April 23, 2007

IT AIN'T EASY BEING MOOKIE:

Sadr's murky vision for Iraq (Edward Wong, April 22, 2007, International Herald Tribune)

[P]ress his aides for concrete details of a timetable to present to the Americans, and the picture becomes murkier. They say they want the Americans out. But not just yet.

"In order to drive out the occupation, we need to build up the security forces; then we can have a timetable," said Abdul Mehdi Mutairi, one of Mr. Sadr's top political officials, as he smoked at his desk inside the main Sadr office in Baghdad, his television tuned to an Iranian-financed satellite network. He was referring to the Iraqi government's largely Shiite army and police, which by all accounts could not yet control Iraqi violence on their own.

The gap between Mr. Sadr's public oratory and his actions shows that he, as much as any American or Iraqi official, is captive to the fact that there is no easy path to securing Iraq's future. He does have a starkly plain vision — a centralized Islamist Iraq ruled by nationalist Shiites who are distanced from, if not openly hostile to, the United States. But he also has a problem all too familiar to the Bush administration: he does not know exactly how to realize his vision, given the complexities of the conflict.

He has become a great improviser, the Miles Davis of the war.


Neither he nor we can acknowledge that we're de facto allies.

Posted by Orrin Judd at April 23, 2007 7:07 AM
Comments

C'mon. He considers the democratically elected Iraqi govt as an occupying force.
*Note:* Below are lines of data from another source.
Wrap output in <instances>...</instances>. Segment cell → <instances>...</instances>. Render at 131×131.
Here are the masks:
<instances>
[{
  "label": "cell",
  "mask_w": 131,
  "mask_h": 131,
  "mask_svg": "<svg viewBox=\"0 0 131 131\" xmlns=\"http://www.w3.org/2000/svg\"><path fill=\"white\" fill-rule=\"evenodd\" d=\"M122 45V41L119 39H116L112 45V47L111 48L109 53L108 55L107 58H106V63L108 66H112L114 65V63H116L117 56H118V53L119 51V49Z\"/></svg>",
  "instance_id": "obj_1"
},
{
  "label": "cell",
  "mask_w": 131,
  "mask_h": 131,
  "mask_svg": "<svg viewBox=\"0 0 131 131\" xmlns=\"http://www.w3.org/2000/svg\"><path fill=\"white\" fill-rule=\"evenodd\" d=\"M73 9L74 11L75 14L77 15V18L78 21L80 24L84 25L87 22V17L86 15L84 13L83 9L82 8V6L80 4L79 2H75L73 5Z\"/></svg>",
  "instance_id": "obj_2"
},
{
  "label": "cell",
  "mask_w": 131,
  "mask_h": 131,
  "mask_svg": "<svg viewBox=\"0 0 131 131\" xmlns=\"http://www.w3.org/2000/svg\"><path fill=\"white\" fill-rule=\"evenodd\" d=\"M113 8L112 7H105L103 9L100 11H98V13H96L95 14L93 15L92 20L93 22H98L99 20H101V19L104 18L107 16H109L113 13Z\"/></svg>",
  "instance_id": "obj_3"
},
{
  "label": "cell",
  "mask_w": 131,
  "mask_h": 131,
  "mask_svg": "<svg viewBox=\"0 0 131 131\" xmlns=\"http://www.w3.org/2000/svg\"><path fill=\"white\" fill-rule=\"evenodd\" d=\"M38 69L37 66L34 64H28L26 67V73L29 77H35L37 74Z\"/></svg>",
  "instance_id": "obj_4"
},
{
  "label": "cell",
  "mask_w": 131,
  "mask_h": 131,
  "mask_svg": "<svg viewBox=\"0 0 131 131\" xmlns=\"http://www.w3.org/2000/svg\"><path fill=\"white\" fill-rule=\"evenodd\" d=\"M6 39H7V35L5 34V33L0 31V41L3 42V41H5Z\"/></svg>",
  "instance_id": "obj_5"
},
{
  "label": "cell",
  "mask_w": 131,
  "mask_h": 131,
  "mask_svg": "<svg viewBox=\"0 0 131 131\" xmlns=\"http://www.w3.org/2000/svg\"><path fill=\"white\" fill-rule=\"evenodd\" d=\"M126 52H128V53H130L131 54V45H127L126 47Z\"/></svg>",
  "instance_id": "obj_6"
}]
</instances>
At many points in the past he has chosen to go against this Iraq govt and the US forces. He can realize his vision by not encouraging violence, not trying to overthrow the elected Iraq govt, and by helping the Iraq govt and the US secure the country so that the US would then leave. But he won't because he is taking orders from Iran whose best interests rely on an unstable Iraq.

Posted by: AWW at April 23, 2007 12:13 PM

C'mon. He considers the democratically elected Iraqi govt as an occupying force. At many points in the past he has chosen to go against this Iraq govt and the US forces. He can realize his vision by not encouraging violence, not trying to overthrow the elected Iraq govt, and by helping the Iraq govt and the US secure the country so that the US would then leave. But he won't because he is taking orders from Iran whose best interests rely on an unstable Iraq.

Posted by: AWW at April 23, 2007 12:16 PM

We should have withdrawn to the sideline guarding Iraq's borders as soon as Saddam was captured. We should let the Shiites and Sunnis to fight it out, then come in to mop up. By guarding the borders we can prevent outsiders to come in to exploit the situation, and let the Iraqis who have a stake in the country to come to terms with each other. If the Dems really wanted to protect the troops, they should demand redeployment to the borders, not to Okinawa, not to withdraw. They could have more credibilities in national security and don't have to exaggerate global warming as a greater threat than terrorism.

Posted by: ic at April 23, 2007 12:43 PM

"Miles Davis of the war"

I'd prefer he follow the err..ahh...actual frigging tune.

Posted by: h-man at April 23, 2007 1:49 PM

He's part of the elected government. He considers us an occupying force. We are.

Posted by: oj at April 23, 2007 2:33 PM

Of course you would, we're calling it. He just isn't interested in being Step-n-fetchit

Posted by: oj at April 23, 2007 5:10 PM

Mookie is a Saddam wannabe. Kill him now. The last thing Iraq needs is a petty street thug (with dreams of Khomeini in his head) morphing into a puppeteer.

If we are just using him to 'punish' the Sunni, then we really have to kill him before we leave.

Posted by: jim hamlen at April 23, 2007 10:52 PM

Exactly wrong. Saddam was a garden variety rationalist. Mookie is a Shi'ite.

Posted by: oj at April 24, 2007 6:37 AM

Saddam was a goon with a big budget and connections. Mookie is pretty much the same, although on a small scale (for now).

If God were part of Mookie's world, he would be quite different - he would either be more fanatical (in which case he would already be dead), or he would be opposed to the Shi'ite abortion that is Iran. But he isn't. So he's just a junior tyrant with dreams of swords. Big deal.